* SELECTION *
The American leader met later with Aung San Suu Kyi, the nation’s leading democracy activist, at her home in Rangoon. The two Nobel Peace laureates held a news conference after the meeting. Obama told reporters he has seen encouraging signs in the country in the past year, including Aung San Suu Kyi’s release from house arrest and her election to parliament.
However, the Burmese democracy leader warned about the risk of what she called a “mirage of success.”
“The most difficult time in any transition is when we think that success is in sight,” she said. “Then we have to be very careful that we are not lured by a mirage of success, and that we are working to its genuine success for our people and for the friendship between our two countries.”
President Obama has said his trip to Burma – the first by a sitting U.S. president – does not represent an endorsement of the government, but is rather an acknowledgement of the political reform process under way in the country.
After his meeting with President Thein Sein, Obama used the name “Myanmar” instead of Burma in his remarks to reporters. “Burma” is the name preferred by Aung San Suu Kyi and her democracy movement and it is the name that is officially used in Washington. Since 1989, the military authorities in Burma have promoted the name “Myanmar” as the conventional name for their state. The U.S. government did not adopt the name, which is a derivative of the Burmese short-form name Myanma Naingngandaw. Obama did not say why he used the term “Myanmar” Monday.

* GOALS *
A - Translate this sentence from the Burma article into Spanish: "The two Nobel Peace laureates held a news conference after the meeting."
B - Please say whether each statement agrees with the Burma article, answering yes or no and quoting the words that decide it: (i) Obama's trip to Burma was the first by a sitting U.S. president. (ii) The U.S. government adopted the name "Myanmar" after 1989. (iii) Obama explained his reason for using the term "Myanmar."
The rows that come after this are separate material and are not connected to the Burma article.

* ENTRIES SUPPLIED *
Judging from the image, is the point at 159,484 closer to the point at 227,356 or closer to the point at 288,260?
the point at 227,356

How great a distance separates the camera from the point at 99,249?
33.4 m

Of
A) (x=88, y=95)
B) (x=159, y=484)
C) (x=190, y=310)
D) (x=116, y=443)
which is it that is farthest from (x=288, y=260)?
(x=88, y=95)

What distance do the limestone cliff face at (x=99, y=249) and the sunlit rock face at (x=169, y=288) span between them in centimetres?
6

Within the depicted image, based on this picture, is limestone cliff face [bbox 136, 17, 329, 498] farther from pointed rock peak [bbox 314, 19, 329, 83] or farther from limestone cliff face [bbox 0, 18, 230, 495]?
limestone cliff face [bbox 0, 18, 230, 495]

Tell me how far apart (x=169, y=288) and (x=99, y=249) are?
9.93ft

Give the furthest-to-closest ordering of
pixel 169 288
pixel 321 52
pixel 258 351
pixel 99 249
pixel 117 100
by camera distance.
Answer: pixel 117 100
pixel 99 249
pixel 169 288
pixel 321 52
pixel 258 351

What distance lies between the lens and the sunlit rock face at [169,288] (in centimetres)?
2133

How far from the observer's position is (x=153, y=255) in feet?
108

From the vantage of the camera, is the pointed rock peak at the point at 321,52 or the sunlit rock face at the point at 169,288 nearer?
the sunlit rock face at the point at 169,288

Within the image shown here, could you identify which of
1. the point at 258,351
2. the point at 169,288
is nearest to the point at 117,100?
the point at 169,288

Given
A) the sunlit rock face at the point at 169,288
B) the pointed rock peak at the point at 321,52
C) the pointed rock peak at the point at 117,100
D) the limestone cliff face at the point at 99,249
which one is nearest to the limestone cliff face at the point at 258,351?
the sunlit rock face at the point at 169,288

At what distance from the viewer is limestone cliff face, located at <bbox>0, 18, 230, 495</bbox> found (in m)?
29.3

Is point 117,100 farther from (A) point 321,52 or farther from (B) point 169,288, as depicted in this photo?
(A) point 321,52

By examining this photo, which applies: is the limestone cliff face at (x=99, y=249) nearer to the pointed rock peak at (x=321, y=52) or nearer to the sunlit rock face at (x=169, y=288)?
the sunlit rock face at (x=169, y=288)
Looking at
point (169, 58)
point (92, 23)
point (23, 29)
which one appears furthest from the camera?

* WORKED ANSWERS *
A - Los dos galardonados con el Premio Nobel de la Paz celebraron una conferencia de prensa después de la reunión.

B -
(i) Yes: "the first by a sitting U.S. president"
(ii) No: "The U.S. government did not adopt the name"
(iii) No: "Obama did not say why he used the term “Myanmar” Monday."